## Problems to solve
- A) Answer three questions from the market text, one answer per line, marked (i), (ii) and (iii). (i) Near what level was the 10-year note trading in the secondary market, according to the May 16 research note? (ii) How long after Nvidia's numbers are the minutes released? (iii) Besides Nvidia's earnings and the minutes, which two releases come this week?
- B) In the market text, shorten the paragraph that begins "For everyday investors, this is not abstract" while keeping its main facts.

## Text
______

As of late last week, fed funds futures tracked by the CME FedWatch tool were pricing in roughly one more quarter-point cut by September. That expectation is fragile. Hawkish language in the minutes could push the timeline out further, while dovish undertones could pull it forward. Either shift would ripple immediately into bond prices, equity valuations, and the dollar.
The timing compounds the difficulty for traders. The minutes drop less than 24 hours after Nvidia’s numbers. Anyone who repositioned overnight based on the earnings call may have to reverse course before Wednesday’s closing bell.
Treasury yields grinding toward a breaking point
Underneath both scheduled events sits a bond market that has been tightening financial conditions on its own. The U.S. Treasury’s daily par yield curve data shows the 10-year note has been climbing through May, with recent readings approaching levels last seen in the spring of 2025.
Gennadiy Goldberg, head of U.S. rates strategy at TD Securities, wrote in a May 16 research note that the 10-year was trading near 4.55% in the secondary market. He attributed the move to persistent supply pressure from Treasury auctions and fading expectations for near-term rate relief. Official settlement data from Treasury’s series can lag by a day or two, but the direction has been unmistakable: yields are rising, and the bond market is not waiting for the Fed to confirm it.
For everyday investors, this is not abstract. Higher long-term rates feed directly into mortgage pricing, corporate borrowing costs, and the discount rate analysts use to value future earnings. Growth stocks, whose profits are weighted further into the future, absorb that math most painfully. When the 10-year yield rises 20 or 30 basis points over a few weeks, it can shave meaningful percentage points off fair-value estimates for companies like Nvidia, even if nothing about their underlying business has changed.
The open question heading into the week: do bond sellers keep pushing yields higher, or do the FOMC minutes offer enough dovish language to relieve pressure on the long end? If yields hold near these levels through Nvidia’s report, the options market will likely price steeper single-session swings for the Nasdaq-100 than for the S&P 500, amplifying the stakes for tech-heavy portfolios.
When catalysts collide, sequencing becomes the risk
Weeks with multiple catalysts are common. Weeks where the catalysts interact this directly are not. Nvidia’s earnings will set the tone for AI sentiment Tuesday evening. The FOMC minutes will either reinforce or undercut the rate backdrop Wednesday afternoon. And Treasury yields will function as a running scoreboard, reflecting how bond traders interpret both in real time.
The danger is not just that one event disappoints. It is that a negative surprise on one front compounds the reaction to the next. A soft Nvidia guide followed by hawkish Fed minutes could trigger a sharper selloff than either would produce alone, because the combination attacks both the growth narrative and the rate outlook simultaneously. The reverse also holds: strong Nvidia numbers paired with patient-sounding Fed language could fuel a relief rally that pulls yields back from their highs.
Adding to the complexity, this week also brings a wave of retail earnings and fresh housing data, both of which are sensitive to the same interest-rate dynamics. If Treasury yields stay elevated, weak housing numbers or cautious retailer guidance could reinforce a narrative that higher rates are starting to bite the real economy, not just financial models.
What is documented so far: the Fed’s April statement, the FOMC calendar, and the Treasury’s yield data are primary sources published directly by the institutions setting policy. Nvidia’s scheduled call is confirmed, but until management speaks, everything around it is modeling and expectation. The gap between what is known and what is assumed will narrow fast this week. For most investors, the smartest move is making sure they know which side of that line their positions are sitting on before Tuesday’s close.

______

## Information given
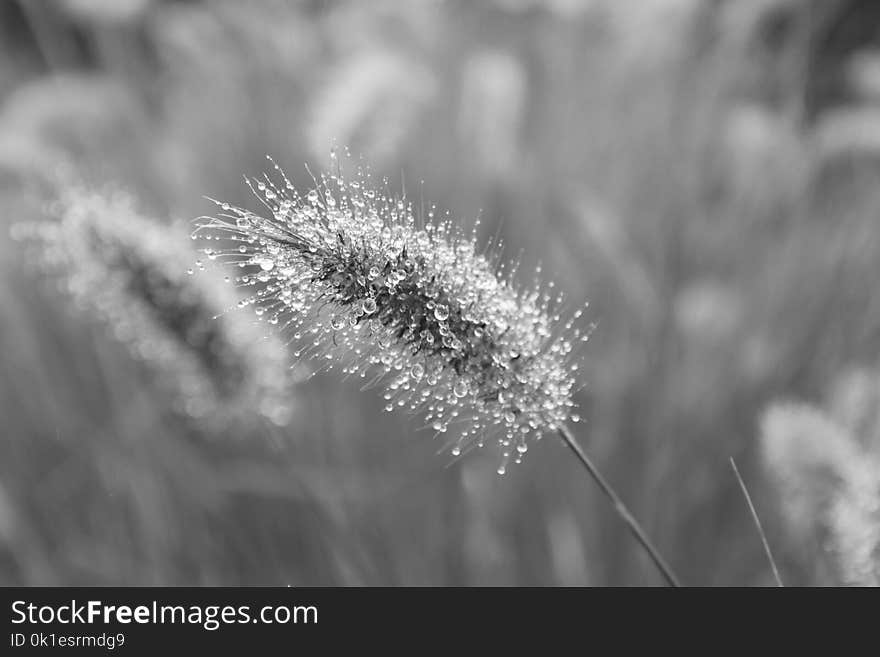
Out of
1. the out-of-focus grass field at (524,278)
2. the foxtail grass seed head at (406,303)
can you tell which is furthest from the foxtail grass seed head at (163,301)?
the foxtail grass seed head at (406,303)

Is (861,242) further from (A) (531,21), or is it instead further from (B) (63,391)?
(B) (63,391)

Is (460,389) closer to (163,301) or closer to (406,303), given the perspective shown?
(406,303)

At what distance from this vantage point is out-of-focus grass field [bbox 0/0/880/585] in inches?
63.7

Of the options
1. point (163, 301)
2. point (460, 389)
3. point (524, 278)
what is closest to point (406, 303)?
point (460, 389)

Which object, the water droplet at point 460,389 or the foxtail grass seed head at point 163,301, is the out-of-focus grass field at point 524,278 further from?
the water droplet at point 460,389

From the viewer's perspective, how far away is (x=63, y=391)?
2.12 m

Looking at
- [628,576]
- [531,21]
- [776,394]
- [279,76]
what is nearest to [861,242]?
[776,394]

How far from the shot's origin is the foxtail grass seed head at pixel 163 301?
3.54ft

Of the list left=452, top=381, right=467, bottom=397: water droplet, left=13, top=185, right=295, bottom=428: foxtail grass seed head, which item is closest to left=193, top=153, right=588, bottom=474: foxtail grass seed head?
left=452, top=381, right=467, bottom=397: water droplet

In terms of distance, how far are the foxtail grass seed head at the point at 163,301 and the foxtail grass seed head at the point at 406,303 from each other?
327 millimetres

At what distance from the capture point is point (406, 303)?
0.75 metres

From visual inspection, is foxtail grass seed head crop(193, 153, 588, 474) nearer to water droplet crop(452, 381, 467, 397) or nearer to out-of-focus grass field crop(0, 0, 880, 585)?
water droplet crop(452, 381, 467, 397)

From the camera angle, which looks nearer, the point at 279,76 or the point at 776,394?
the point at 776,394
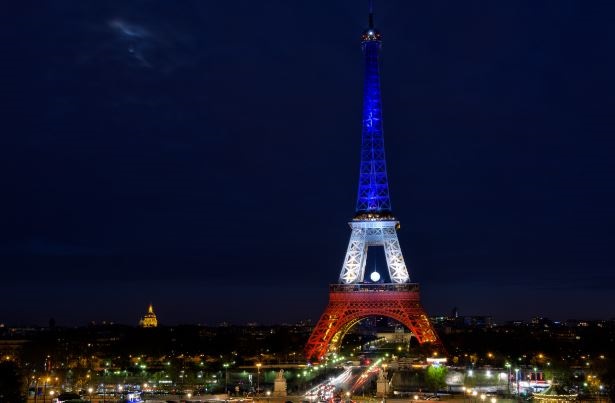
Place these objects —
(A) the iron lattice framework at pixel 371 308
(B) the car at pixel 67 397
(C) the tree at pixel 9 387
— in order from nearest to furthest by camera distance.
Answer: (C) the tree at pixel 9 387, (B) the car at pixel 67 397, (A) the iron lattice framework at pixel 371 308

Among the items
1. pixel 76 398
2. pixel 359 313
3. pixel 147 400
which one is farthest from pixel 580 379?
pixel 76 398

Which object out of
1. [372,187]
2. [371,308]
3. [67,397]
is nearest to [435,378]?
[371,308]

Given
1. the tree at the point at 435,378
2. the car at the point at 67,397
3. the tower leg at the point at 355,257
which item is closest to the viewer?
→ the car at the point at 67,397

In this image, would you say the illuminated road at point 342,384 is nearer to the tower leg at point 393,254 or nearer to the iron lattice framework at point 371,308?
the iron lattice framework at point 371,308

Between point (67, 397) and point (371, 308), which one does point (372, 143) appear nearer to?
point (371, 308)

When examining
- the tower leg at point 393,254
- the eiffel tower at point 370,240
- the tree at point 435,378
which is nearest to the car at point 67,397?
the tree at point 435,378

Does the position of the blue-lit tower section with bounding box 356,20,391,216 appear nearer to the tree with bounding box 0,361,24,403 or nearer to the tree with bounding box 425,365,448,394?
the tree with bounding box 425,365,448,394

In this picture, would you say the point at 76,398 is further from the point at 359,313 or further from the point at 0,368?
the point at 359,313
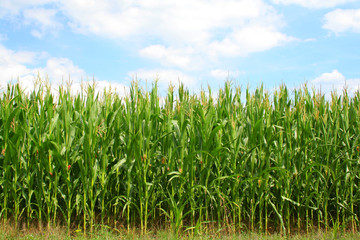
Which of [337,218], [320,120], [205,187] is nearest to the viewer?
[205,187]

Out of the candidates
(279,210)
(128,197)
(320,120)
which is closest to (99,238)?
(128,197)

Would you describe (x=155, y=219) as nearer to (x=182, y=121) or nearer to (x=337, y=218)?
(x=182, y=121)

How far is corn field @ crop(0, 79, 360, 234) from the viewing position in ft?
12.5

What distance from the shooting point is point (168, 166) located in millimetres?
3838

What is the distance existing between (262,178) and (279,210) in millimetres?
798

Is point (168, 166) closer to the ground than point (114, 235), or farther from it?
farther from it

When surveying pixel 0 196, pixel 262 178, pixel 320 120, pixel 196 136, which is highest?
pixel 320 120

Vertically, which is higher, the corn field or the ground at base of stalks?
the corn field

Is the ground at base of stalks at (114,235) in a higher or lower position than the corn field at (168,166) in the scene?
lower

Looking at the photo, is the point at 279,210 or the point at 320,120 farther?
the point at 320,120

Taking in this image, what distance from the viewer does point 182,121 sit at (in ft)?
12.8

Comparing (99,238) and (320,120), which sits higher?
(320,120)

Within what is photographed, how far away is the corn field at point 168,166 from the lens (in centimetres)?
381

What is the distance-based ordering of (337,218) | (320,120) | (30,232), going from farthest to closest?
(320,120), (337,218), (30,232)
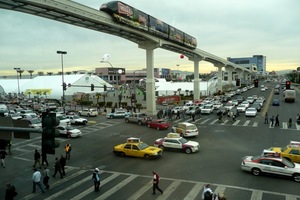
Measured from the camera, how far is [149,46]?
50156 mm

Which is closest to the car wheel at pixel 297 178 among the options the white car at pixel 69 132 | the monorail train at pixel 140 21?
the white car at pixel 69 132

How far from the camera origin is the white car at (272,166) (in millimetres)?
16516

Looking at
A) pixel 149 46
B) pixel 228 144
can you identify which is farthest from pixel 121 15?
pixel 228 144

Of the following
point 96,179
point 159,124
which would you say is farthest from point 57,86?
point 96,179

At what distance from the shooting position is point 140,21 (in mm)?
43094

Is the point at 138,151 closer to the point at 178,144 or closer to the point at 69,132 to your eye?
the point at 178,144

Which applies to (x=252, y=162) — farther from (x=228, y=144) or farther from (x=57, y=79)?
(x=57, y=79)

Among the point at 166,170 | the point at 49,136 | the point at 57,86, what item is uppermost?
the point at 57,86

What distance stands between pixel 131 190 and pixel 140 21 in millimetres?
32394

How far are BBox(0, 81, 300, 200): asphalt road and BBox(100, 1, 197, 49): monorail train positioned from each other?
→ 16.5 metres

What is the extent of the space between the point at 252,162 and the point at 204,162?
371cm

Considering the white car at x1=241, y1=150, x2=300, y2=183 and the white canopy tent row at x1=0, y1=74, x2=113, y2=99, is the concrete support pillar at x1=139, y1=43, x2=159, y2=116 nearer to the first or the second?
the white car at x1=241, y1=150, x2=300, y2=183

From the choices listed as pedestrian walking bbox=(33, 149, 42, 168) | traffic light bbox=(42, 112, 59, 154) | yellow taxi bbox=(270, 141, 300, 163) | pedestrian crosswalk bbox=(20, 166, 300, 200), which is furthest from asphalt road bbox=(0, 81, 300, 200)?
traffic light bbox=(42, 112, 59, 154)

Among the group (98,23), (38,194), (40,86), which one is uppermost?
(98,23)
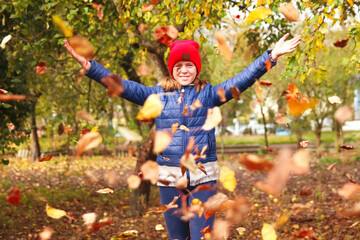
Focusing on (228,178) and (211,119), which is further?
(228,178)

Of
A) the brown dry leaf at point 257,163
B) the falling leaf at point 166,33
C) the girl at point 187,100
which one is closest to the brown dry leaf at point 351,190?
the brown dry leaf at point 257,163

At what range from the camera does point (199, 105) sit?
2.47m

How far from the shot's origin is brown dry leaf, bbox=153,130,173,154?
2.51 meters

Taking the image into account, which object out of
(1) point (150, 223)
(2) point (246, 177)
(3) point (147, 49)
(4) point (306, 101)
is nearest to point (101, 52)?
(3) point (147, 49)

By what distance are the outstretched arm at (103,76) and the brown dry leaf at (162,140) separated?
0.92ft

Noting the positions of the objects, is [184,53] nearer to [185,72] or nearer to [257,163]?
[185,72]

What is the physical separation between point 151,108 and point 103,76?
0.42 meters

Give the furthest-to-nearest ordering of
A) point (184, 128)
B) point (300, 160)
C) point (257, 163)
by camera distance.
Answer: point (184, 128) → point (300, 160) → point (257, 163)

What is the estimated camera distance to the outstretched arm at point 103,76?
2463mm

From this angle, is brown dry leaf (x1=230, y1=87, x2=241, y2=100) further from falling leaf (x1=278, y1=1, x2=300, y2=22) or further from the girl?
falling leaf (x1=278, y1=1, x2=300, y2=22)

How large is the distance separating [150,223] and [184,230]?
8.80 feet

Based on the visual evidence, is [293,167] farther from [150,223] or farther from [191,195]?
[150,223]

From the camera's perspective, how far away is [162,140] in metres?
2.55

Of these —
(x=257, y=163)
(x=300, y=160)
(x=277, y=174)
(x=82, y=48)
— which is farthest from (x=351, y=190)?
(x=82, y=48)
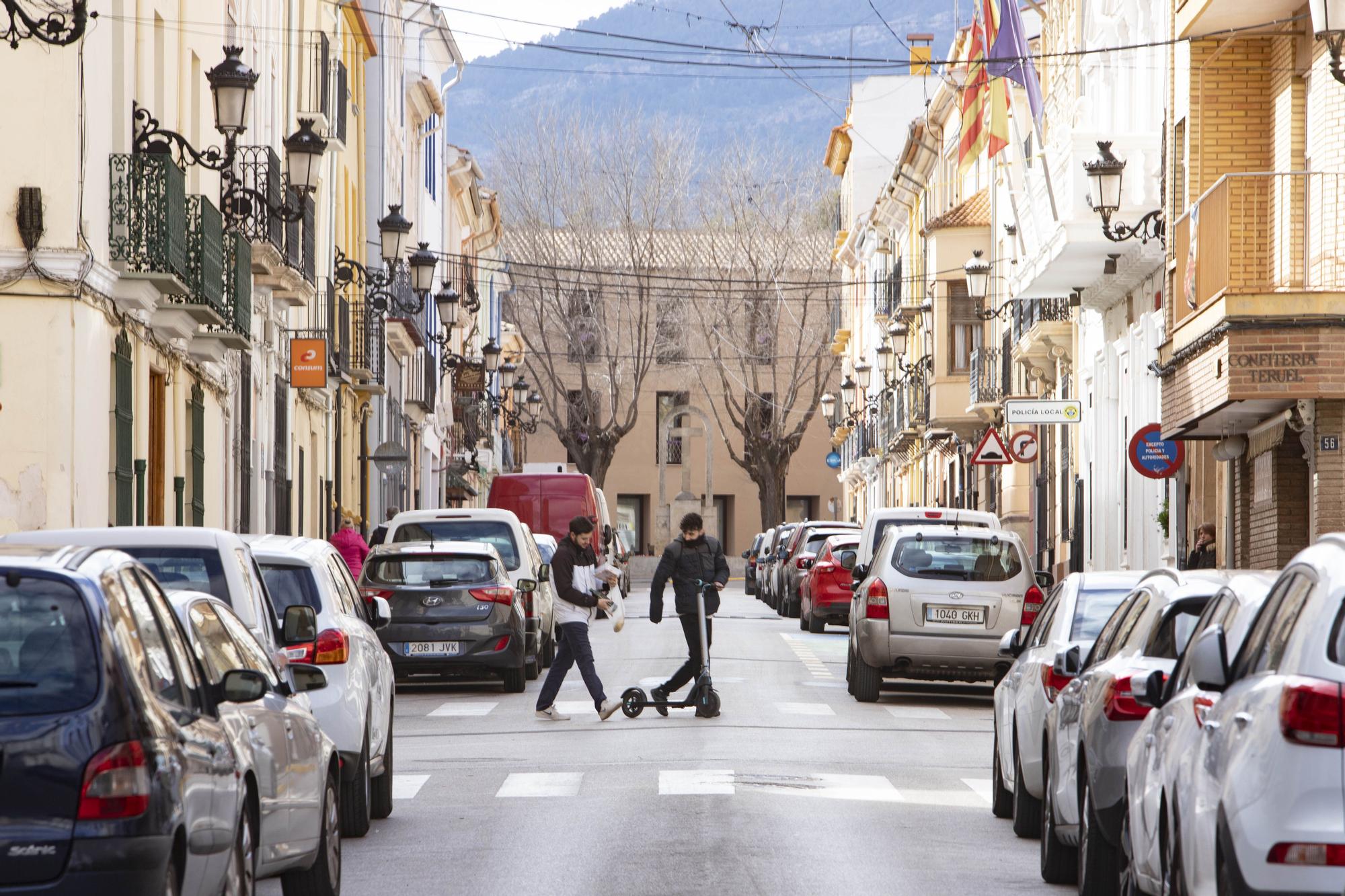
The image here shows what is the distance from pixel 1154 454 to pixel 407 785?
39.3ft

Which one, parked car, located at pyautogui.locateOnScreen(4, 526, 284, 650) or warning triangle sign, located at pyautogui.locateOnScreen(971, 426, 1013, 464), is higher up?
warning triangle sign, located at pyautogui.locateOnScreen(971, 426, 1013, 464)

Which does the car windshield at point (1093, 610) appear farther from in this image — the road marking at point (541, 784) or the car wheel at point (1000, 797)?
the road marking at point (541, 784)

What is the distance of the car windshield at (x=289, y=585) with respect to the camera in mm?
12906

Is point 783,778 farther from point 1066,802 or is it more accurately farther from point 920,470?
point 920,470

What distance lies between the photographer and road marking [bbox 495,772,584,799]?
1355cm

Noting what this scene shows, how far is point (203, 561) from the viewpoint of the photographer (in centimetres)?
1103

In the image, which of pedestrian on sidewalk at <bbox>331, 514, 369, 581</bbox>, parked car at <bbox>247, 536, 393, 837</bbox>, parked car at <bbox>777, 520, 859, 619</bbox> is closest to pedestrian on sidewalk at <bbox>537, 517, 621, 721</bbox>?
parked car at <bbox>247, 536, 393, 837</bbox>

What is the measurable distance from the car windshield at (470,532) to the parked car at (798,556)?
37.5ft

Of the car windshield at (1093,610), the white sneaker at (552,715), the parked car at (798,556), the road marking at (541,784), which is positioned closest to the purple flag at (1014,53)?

______

## Responses
- A)
(i) Near 4.55%.
(ii) Less than 24 hours after.
(iii) A wave of retail earnings and fresh housing data.

- B) Higher long-term rates raise mortgage pricing, corporate borrowing costs and the discount rate analysts use to value future earnings. Growth stocks feel this most, because their profits lie further in the future. A 20- to 30-basis-point rise in the 10-year yield over a few weeks can cut meaningful percentage points from fair-value estimates for companies like Nvidia, even when their business is unchanged.